There’s been a mouse at the school. This term and last, cans and bottles have been pinched from the collection box at the top gate. I make no judgement: the mouse is recycling, and who knows of their needs. It’s likely a hard life, being a mouse.

 

But it’s been frustrating. The idea of the collection boxes is to recycle – to tread as lightly on our precious Earth as we can – but also to send money to causes that are beyond ‘self’. It offers a teaching moment: showing children how a community can help others.

The ‘giving’ can also open-up wonderful opportunities for SKiPPS children. Allison and the Green Team, for example, donated $100 to Earthcare St Kilda from the Term 1 collection, to help protect the local penguin colony. Earthcare contacted the school, and in gratitude offered to take a group of children on a sunset tour to visit the penguins after dark.
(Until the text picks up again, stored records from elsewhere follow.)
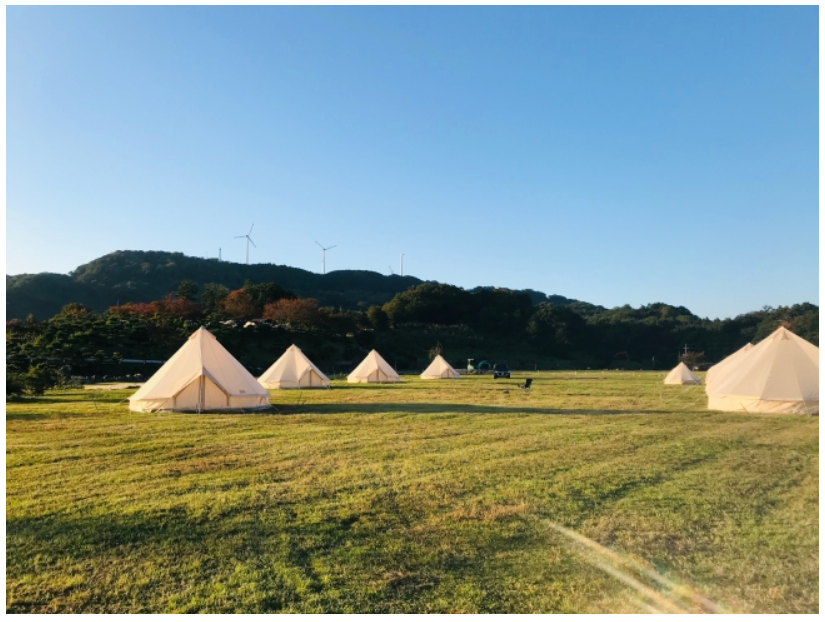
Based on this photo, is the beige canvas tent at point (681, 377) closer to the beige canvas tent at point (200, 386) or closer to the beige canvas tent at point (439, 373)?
the beige canvas tent at point (439, 373)

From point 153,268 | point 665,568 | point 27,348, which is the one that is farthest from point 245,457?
point 153,268

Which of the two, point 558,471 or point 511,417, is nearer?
point 558,471

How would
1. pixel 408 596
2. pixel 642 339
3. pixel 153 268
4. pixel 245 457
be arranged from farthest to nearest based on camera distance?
1. pixel 153 268
2. pixel 642 339
3. pixel 245 457
4. pixel 408 596

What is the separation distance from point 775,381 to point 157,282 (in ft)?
271

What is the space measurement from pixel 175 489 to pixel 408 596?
3.53 m

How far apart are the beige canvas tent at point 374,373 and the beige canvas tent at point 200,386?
594 inches

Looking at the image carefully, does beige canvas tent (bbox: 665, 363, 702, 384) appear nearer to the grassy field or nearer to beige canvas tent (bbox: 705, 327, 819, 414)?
beige canvas tent (bbox: 705, 327, 819, 414)

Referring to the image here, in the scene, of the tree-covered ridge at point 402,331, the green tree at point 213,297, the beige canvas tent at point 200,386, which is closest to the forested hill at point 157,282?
the tree-covered ridge at point 402,331

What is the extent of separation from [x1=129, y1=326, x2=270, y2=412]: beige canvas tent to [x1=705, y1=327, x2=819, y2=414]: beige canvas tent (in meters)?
11.5

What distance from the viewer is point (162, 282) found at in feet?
280

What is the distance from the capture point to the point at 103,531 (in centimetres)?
497

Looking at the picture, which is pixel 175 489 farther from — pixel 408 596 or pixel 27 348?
pixel 27 348

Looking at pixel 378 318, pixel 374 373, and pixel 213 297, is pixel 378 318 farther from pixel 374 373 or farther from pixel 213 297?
pixel 374 373

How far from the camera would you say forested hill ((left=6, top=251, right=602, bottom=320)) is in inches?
2468
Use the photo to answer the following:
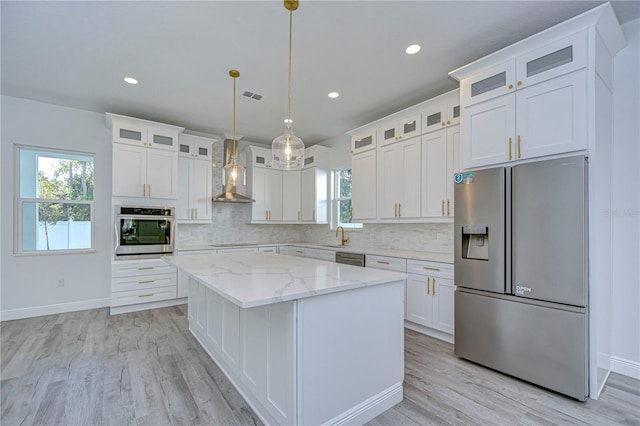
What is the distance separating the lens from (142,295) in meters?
4.12

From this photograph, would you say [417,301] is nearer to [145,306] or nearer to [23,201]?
[145,306]

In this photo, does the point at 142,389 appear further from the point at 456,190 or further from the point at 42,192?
the point at 42,192

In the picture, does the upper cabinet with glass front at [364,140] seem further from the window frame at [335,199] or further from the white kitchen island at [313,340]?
the white kitchen island at [313,340]

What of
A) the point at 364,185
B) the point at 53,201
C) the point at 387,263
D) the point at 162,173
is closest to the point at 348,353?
the point at 387,263

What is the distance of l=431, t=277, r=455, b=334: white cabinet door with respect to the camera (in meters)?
3.01

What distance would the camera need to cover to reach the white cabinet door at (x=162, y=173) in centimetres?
426

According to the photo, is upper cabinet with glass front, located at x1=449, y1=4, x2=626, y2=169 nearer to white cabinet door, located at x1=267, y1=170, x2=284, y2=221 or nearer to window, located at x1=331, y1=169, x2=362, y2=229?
window, located at x1=331, y1=169, x2=362, y2=229

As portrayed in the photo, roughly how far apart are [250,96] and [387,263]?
8.95ft

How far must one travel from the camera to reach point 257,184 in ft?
18.1

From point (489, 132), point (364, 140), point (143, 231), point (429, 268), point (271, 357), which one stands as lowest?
point (271, 357)

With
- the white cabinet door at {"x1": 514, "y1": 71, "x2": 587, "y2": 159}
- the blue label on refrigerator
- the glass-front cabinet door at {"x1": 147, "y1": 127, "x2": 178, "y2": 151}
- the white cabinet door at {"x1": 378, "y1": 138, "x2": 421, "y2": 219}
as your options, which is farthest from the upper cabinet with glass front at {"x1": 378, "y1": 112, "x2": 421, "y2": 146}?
the glass-front cabinet door at {"x1": 147, "y1": 127, "x2": 178, "y2": 151}

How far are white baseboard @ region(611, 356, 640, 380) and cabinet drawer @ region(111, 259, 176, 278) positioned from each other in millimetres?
4850

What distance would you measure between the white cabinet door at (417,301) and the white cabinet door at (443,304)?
3.4 inches

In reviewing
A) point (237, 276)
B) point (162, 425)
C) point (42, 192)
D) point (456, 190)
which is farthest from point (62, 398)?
point (456, 190)
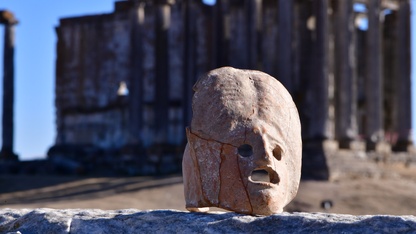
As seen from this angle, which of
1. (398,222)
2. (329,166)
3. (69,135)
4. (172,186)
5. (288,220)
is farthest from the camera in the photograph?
(69,135)

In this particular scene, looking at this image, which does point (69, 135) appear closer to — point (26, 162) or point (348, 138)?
point (26, 162)

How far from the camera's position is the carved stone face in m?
5.73

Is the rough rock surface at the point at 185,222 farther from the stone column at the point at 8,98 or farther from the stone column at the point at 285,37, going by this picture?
the stone column at the point at 8,98

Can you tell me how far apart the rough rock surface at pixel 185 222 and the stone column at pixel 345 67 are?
19.2m

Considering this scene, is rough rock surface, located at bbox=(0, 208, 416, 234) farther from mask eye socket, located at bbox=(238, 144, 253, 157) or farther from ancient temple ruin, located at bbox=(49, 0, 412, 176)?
ancient temple ruin, located at bbox=(49, 0, 412, 176)

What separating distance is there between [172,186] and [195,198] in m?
13.6

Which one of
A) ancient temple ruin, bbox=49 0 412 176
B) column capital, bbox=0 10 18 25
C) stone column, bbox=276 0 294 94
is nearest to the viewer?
stone column, bbox=276 0 294 94

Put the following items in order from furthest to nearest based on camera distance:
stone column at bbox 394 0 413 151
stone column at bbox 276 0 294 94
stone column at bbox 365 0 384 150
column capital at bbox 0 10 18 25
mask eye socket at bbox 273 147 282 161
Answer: column capital at bbox 0 10 18 25
stone column at bbox 394 0 413 151
stone column at bbox 365 0 384 150
stone column at bbox 276 0 294 94
mask eye socket at bbox 273 147 282 161

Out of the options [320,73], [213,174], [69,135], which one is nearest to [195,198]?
[213,174]

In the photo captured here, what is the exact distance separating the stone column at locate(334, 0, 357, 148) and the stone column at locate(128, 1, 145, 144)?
679 cm

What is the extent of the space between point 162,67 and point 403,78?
8.43 meters

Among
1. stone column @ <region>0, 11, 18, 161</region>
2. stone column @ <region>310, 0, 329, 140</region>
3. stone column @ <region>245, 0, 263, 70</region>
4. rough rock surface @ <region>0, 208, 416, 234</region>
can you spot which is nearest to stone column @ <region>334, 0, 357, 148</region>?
stone column @ <region>310, 0, 329, 140</region>

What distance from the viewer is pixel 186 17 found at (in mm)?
26578

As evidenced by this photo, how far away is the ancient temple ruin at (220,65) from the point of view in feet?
79.2
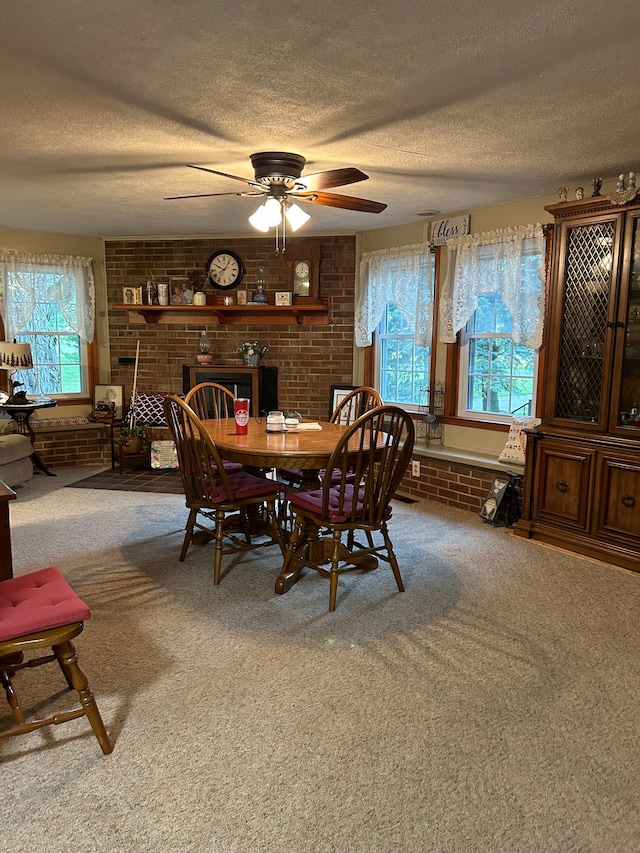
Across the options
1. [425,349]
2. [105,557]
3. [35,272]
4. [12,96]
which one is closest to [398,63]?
[12,96]

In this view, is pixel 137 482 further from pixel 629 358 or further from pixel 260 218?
pixel 629 358

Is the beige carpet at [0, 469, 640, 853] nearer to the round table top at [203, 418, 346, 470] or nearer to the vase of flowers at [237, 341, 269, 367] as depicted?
the round table top at [203, 418, 346, 470]

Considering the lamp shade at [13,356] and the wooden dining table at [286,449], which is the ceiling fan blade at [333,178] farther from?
the lamp shade at [13,356]

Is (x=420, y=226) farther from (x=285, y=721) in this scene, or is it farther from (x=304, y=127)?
(x=285, y=721)

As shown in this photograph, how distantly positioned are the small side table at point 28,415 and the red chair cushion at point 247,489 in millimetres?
2785

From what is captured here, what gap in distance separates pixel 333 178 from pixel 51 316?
13.9ft

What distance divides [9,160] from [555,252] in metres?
3.32

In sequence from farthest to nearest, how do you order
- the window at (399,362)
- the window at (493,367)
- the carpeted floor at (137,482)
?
the window at (399,362) < the carpeted floor at (137,482) < the window at (493,367)

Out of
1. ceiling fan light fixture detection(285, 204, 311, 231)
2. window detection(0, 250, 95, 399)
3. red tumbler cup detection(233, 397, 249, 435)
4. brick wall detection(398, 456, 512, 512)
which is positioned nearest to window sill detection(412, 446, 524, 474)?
brick wall detection(398, 456, 512, 512)

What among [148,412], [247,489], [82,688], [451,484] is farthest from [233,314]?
[82,688]

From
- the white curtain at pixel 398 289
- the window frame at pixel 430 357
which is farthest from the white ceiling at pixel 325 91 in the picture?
the white curtain at pixel 398 289

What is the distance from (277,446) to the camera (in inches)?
118

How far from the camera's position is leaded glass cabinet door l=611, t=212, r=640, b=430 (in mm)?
3406

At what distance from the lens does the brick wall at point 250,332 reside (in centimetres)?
576
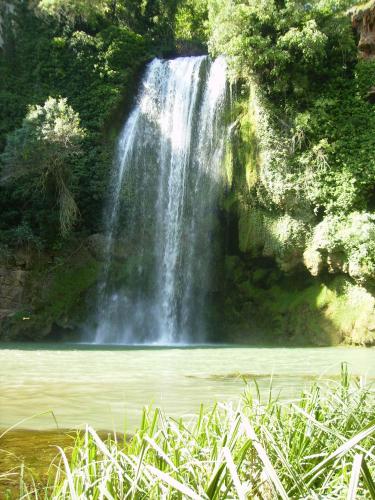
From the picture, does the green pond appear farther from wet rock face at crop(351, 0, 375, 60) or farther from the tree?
wet rock face at crop(351, 0, 375, 60)

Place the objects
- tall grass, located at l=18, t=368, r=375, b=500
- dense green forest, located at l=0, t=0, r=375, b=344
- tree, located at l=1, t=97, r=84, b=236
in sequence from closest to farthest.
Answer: tall grass, located at l=18, t=368, r=375, b=500 < dense green forest, located at l=0, t=0, r=375, b=344 < tree, located at l=1, t=97, r=84, b=236

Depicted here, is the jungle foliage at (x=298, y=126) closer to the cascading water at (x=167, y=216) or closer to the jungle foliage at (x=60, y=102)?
the cascading water at (x=167, y=216)

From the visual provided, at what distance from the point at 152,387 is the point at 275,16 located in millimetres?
13259

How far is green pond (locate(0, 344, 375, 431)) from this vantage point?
14.7 ft

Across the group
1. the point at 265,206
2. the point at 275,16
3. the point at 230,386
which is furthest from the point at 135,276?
the point at 230,386

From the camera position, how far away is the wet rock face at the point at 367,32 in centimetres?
Answer: 1602

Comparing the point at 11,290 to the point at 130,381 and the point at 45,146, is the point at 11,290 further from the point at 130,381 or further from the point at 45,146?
the point at 130,381

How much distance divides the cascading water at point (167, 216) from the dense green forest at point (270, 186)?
26.0 inches

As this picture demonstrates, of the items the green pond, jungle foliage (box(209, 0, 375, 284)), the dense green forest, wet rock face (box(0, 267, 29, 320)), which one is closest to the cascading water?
the dense green forest

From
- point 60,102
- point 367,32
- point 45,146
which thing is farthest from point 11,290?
point 367,32

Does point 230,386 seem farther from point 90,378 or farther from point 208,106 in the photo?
point 208,106

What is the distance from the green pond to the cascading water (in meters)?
5.96

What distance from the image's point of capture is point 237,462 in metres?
1.51

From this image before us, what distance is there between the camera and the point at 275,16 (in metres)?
16.0
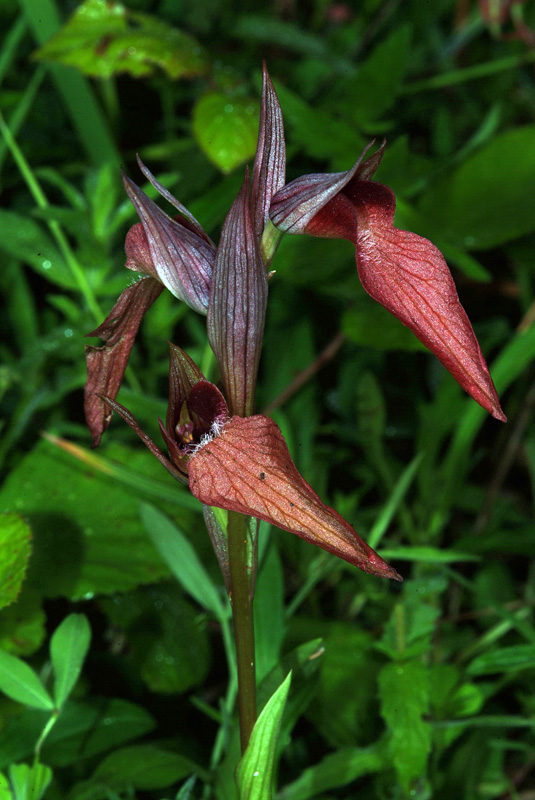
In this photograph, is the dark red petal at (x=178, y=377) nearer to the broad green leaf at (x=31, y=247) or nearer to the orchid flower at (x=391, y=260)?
the orchid flower at (x=391, y=260)

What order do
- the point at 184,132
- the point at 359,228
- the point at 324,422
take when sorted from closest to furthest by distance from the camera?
the point at 359,228 < the point at 324,422 < the point at 184,132

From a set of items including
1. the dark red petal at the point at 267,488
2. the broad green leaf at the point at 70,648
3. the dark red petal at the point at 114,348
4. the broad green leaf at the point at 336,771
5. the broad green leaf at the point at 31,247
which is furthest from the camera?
the broad green leaf at the point at 31,247

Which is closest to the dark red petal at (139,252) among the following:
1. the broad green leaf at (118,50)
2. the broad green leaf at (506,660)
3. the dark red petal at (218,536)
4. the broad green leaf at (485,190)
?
the dark red petal at (218,536)

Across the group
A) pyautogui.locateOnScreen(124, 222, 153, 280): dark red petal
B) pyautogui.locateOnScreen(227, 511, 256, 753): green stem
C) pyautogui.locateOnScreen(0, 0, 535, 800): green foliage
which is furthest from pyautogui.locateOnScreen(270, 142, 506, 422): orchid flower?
pyautogui.locateOnScreen(0, 0, 535, 800): green foliage

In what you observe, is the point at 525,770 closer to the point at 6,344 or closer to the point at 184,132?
the point at 6,344

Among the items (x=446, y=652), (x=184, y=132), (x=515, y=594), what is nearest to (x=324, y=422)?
(x=515, y=594)

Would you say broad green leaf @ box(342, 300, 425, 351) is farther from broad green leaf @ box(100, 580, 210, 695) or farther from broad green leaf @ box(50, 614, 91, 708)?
broad green leaf @ box(50, 614, 91, 708)

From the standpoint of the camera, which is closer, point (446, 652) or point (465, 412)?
point (446, 652)
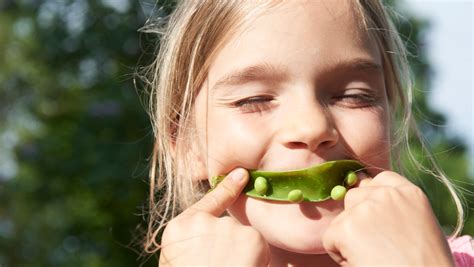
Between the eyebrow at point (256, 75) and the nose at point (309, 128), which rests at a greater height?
the eyebrow at point (256, 75)

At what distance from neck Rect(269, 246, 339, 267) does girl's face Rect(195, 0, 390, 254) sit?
0.15 m

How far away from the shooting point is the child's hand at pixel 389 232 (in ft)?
6.22

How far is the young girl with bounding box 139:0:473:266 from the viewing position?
200cm

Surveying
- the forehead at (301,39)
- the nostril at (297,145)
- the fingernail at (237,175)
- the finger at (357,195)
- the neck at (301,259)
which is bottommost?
the neck at (301,259)

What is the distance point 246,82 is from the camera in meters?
2.28

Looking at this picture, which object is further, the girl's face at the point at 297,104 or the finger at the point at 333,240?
the girl's face at the point at 297,104

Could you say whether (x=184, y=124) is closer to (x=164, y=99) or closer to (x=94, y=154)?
(x=164, y=99)

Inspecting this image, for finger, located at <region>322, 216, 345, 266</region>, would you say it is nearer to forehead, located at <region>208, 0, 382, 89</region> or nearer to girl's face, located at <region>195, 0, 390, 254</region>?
girl's face, located at <region>195, 0, 390, 254</region>

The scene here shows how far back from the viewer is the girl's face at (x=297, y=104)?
2172 millimetres

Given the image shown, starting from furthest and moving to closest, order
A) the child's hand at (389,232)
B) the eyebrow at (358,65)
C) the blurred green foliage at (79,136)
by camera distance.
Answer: the blurred green foliage at (79,136) → the eyebrow at (358,65) → the child's hand at (389,232)

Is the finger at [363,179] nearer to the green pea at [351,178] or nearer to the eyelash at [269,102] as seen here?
the green pea at [351,178]

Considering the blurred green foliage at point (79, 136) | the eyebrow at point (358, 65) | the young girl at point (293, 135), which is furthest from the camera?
the blurred green foliage at point (79, 136)

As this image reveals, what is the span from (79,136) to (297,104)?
21.7 feet

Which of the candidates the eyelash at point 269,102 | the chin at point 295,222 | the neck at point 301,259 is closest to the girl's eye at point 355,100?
the eyelash at point 269,102
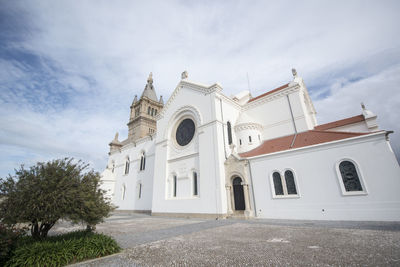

How much fun! A good thing, born of good things.

 

I’ve put a lid on the ‘top box’ to deter the mouse, and am pleased to report - so far - it’s working. Last week, I collected 150 cans, and plastic and glass bottles. Thanks to all who popped them ‘down the hole’ – great work!

 

The running total since the last donation is at $90.70. Next door at the Bowling Club, where one of the SKiPPS dads, Scotty, helped establish a similar initiative, two collection boxes have raised $1337 and counting (10c at a time) for St Kilda’s Sacred Heart Mission.

From little things…

 

If you can, please keep recycling the 10c container deposit scheme bottles and cans at the school (‘down the hole’), and I’ll empty the top box every Thursday and post occasional updates. How much, and where the Green Team choose to send the money.

 

Also, if any are interested, a story I wrote recently was published in the Good Weekend magazine. It was about going to court, finding myself on the wrong side of the law, and the children at SKiPPS and another school were part of my defence. 

 

They’re not named, but implicated. They got me in (and out of) this trouble! The story is behind a paywall - ‘Your honour, it was an honour’: My courtroom victory – but reckon some can find a way around it. As a mouse might.